When self-respect is in danger, most don’t budge. Stoicism, persistence work– character straits. And the fact that they’re selling some things while others aren’t and asking (begging) makes the difference. They’re not disrupting the streets!
I wonder how many of these self-employed albeit entrepreneurial street children comprise as a percentage of our youth bulge. Experts say the bulge is 56 to 65 percent of our 207m population. So it would be fair to suggest that this motley group is a driver unwittingly competent but unconscious of their daily add to the system as compared to the conscious and competent subtracts daily by black economy (not cash economy) players. Shouldn’t these kids be institutionally crowdfunded– even angel investors would come forward if small steps are taken.
Some techie entrepreneur among us like Rabeel Warraich could launch a startup (to use digital age buzzword) and raise a venture capital fund for these ‘self-esteemed’, self-employed youth entrepreneurs. Since they make a living daily against all odds and hazards, they are already trained ‘risk-takers’ who if enabled and empowered could possibly do wonders in next steps ahead. But wait, they are stigmatized by the society on daily basis, frowned upon and even yelled at– rather we should respect them for earning not begging. Just as the video (above) shows ‘Razia’ monetizing her time day in and day out with responsibility and precise alacrity.
How do Razia et al stack up on modern business and finance’s Cs: 1) Character; 2) Capability; 3) Courage; 4) Capacity: Fairly high on my over the white envelop calculation– they even beat the other players I’ve mentioned.
Ignoring them would tantamount to the ignorance I experienced with some here: that our real viewers and opinion-holders are actually our huge rural belt and not the non-English speaking motley crowd.
So how do we handle this? Any body listening? PM Khan has launched the social net idea to protect the homeless and the shelterless. If these ‘self-employed street children can be mentored, it would be like holding many hands at one go. Behind each is a household–fair to say that in more than 3 to 4 in a family one such kid partially or fully helps in putting food on the table. They deliver daily.

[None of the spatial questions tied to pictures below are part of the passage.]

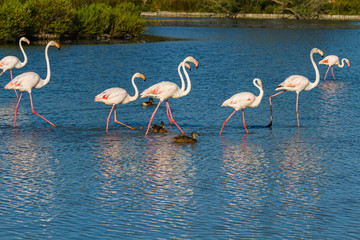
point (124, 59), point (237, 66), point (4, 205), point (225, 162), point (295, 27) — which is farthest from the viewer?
point (295, 27)

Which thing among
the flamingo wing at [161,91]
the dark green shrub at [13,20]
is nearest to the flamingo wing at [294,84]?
the flamingo wing at [161,91]

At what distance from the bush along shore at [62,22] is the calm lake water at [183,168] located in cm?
1249

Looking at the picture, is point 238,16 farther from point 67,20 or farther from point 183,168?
point 183,168

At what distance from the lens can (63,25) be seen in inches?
A: 1443

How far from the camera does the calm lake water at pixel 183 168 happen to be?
25.6 ft

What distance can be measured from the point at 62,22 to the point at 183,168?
1120 inches

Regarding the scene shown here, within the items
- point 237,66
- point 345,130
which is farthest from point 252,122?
point 237,66

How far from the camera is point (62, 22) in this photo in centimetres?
3734

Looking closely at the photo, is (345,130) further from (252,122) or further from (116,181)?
(116,181)

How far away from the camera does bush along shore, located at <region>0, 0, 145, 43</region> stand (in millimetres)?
33906

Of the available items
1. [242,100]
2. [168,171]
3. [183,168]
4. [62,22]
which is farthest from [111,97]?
[62,22]

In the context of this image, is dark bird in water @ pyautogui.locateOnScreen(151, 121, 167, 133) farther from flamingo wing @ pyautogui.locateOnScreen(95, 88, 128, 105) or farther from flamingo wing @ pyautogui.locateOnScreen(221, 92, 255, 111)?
flamingo wing @ pyautogui.locateOnScreen(221, 92, 255, 111)

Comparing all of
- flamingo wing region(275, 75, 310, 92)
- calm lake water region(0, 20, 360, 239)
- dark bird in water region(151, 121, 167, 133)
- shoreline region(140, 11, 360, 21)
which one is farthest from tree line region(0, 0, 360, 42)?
shoreline region(140, 11, 360, 21)

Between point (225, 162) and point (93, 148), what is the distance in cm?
272
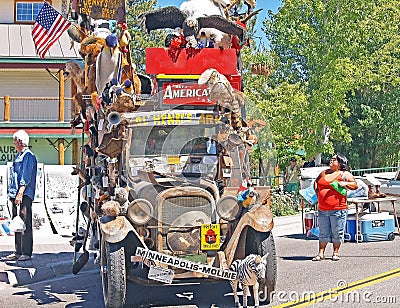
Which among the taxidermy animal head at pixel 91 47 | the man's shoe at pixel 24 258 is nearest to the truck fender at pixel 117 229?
the taxidermy animal head at pixel 91 47

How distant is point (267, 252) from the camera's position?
8508 millimetres

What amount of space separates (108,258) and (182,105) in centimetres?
217

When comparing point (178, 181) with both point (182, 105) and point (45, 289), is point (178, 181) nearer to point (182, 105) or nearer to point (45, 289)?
point (182, 105)

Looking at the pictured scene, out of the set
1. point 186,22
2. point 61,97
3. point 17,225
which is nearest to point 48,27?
point 186,22

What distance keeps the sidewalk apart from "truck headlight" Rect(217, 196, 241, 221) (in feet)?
12.0

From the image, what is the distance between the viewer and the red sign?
898cm

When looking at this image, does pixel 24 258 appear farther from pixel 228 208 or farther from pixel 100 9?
pixel 228 208

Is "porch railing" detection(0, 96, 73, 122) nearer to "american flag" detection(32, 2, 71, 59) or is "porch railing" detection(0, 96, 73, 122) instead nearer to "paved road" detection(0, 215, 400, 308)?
"american flag" detection(32, 2, 71, 59)

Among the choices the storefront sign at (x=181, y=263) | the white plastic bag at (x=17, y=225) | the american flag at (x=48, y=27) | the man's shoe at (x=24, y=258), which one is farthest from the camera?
the american flag at (x=48, y=27)

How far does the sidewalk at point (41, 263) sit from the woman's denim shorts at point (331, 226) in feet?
12.3

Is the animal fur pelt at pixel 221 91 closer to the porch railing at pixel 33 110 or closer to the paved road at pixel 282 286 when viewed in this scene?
the paved road at pixel 282 286

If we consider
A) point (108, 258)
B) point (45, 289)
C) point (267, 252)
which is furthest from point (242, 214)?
point (45, 289)

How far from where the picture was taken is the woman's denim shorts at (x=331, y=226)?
11938 millimetres

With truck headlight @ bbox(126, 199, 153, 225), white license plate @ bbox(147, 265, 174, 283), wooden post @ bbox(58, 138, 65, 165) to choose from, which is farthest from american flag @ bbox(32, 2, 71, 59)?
wooden post @ bbox(58, 138, 65, 165)
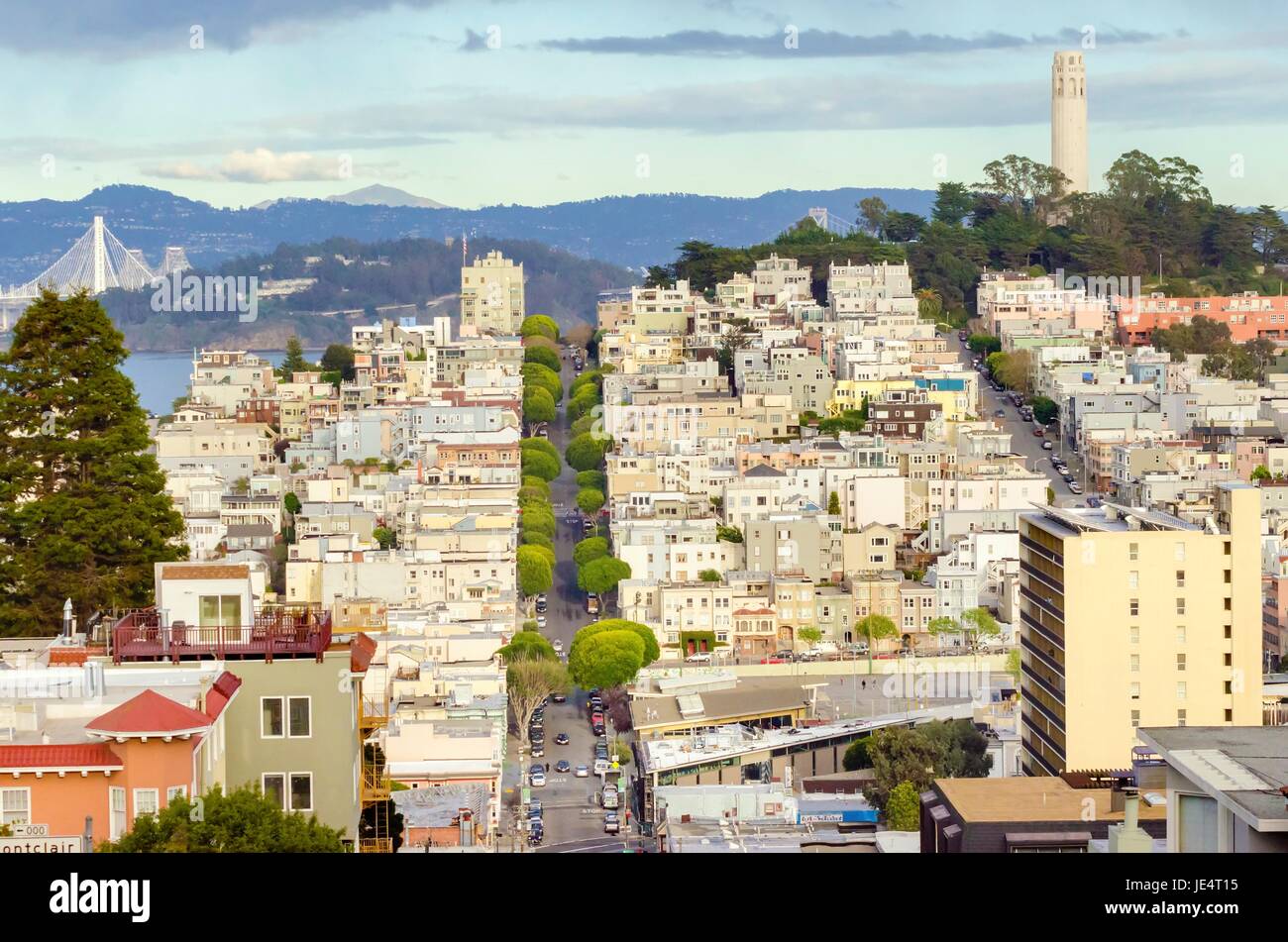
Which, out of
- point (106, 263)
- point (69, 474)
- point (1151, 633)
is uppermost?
point (106, 263)

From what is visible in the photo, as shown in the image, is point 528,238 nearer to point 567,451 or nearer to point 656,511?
point 567,451

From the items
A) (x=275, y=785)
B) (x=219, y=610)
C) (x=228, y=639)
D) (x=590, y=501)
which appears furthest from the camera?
(x=590, y=501)

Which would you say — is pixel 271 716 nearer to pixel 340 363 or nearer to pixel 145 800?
pixel 145 800

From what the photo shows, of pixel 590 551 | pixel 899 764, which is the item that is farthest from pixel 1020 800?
pixel 590 551

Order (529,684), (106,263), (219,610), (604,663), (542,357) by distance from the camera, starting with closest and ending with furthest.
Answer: (219,610), (529,684), (604,663), (542,357), (106,263)
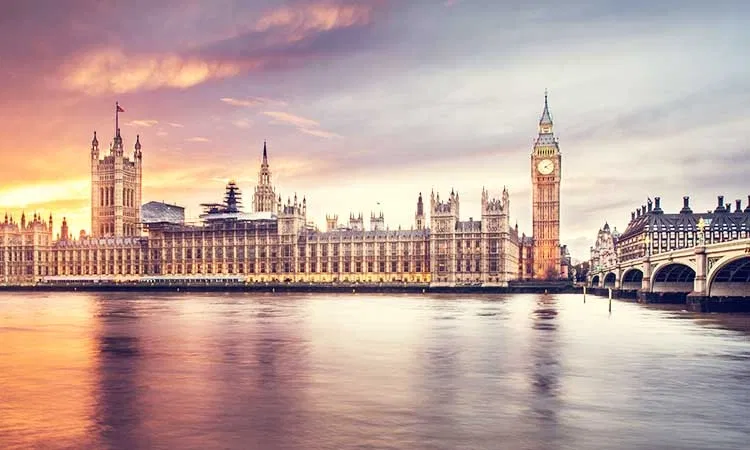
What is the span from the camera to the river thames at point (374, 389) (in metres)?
17.1

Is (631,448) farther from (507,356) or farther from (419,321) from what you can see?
(419,321)

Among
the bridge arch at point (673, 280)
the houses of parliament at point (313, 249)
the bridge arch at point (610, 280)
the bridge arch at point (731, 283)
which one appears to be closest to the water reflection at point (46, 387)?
the bridge arch at point (731, 283)

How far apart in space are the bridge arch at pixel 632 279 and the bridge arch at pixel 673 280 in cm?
1601

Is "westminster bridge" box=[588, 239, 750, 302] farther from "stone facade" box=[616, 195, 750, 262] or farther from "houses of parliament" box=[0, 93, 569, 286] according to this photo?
"stone facade" box=[616, 195, 750, 262]

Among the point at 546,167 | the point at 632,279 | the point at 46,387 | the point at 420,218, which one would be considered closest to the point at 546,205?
the point at 546,167

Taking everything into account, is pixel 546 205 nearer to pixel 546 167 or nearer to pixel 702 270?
pixel 546 167

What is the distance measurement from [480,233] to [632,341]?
375 ft

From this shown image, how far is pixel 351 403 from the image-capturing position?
68.4 ft

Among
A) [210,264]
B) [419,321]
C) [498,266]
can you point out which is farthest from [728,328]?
[210,264]

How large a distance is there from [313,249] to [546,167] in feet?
211

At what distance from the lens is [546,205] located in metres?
180

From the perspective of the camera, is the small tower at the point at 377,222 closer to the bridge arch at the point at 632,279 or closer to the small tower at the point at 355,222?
the small tower at the point at 355,222

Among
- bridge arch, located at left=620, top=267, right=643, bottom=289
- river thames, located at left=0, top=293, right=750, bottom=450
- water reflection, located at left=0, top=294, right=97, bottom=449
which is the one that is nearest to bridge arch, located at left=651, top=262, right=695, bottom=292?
bridge arch, located at left=620, top=267, right=643, bottom=289

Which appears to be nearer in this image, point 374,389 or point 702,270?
point 374,389
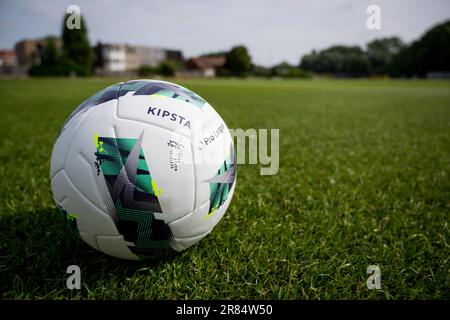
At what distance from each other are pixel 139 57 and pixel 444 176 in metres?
97.7

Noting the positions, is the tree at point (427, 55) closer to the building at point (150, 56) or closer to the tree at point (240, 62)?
the tree at point (240, 62)

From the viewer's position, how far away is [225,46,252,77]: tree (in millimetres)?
71312

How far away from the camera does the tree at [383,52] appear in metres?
88.1

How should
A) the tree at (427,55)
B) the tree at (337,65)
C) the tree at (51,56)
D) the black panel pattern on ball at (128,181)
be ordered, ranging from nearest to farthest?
the black panel pattern on ball at (128,181)
the tree at (51,56)
the tree at (427,55)
the tree at (337,65)

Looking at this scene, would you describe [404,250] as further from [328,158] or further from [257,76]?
[257,76]

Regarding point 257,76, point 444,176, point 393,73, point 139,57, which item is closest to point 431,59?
point 393,73

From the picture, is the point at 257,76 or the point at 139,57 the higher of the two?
the point at 139,57

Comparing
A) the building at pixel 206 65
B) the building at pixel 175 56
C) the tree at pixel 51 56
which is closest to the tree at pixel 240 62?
the building at pixel 206 65

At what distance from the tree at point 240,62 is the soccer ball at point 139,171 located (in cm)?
7249

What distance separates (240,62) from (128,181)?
2944 inches

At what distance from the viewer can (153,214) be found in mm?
1649

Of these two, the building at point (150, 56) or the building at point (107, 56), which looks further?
the building at point (150, 56)

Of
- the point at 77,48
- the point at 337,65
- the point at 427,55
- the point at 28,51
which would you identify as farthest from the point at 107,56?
the point at 427,55

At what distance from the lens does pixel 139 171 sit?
5.22ft
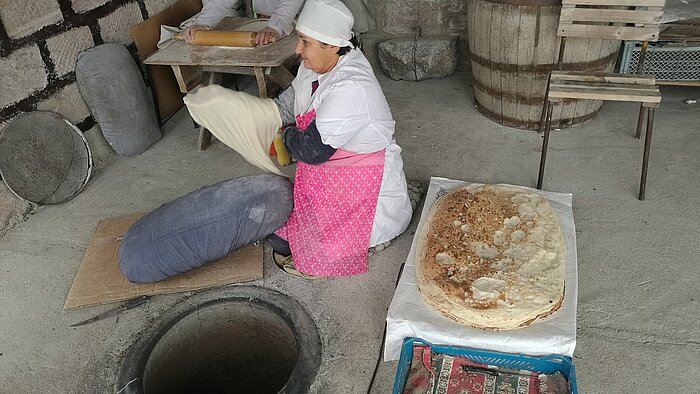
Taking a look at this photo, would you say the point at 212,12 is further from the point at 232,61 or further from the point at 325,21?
the point at 325,21

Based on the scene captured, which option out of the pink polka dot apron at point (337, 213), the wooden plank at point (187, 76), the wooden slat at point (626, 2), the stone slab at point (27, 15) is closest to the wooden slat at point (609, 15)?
the wooden slat at point (626, 2)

We ought to give them vendor’s license (permit) to start with– and make them feel proud they’re earning so what if it’s on the streets. Secondly, social female workers (we already have such force I’m told) teach them how to file ZERO tax return even if they do not earn more than the threshold. We’ll be broadening the tax base, and at the same time bringing them into financial inclusiveness. Buzzwords no? Yes, and forget other ones like “protection”, “rights”, “laws for street children”, etc. –these keep advocacy groups busy!
All we may need is just a startup to begin with, and these kids could become examples for others to follow– and efforts to develop ‘rule of law’ compliant community on grassroot level could get shot in the arm.
Rest will happen.
As they grow up, they would be in my personal opinion akin to national asset if not nation builders– notwithstanding a first such in the emerging economy region.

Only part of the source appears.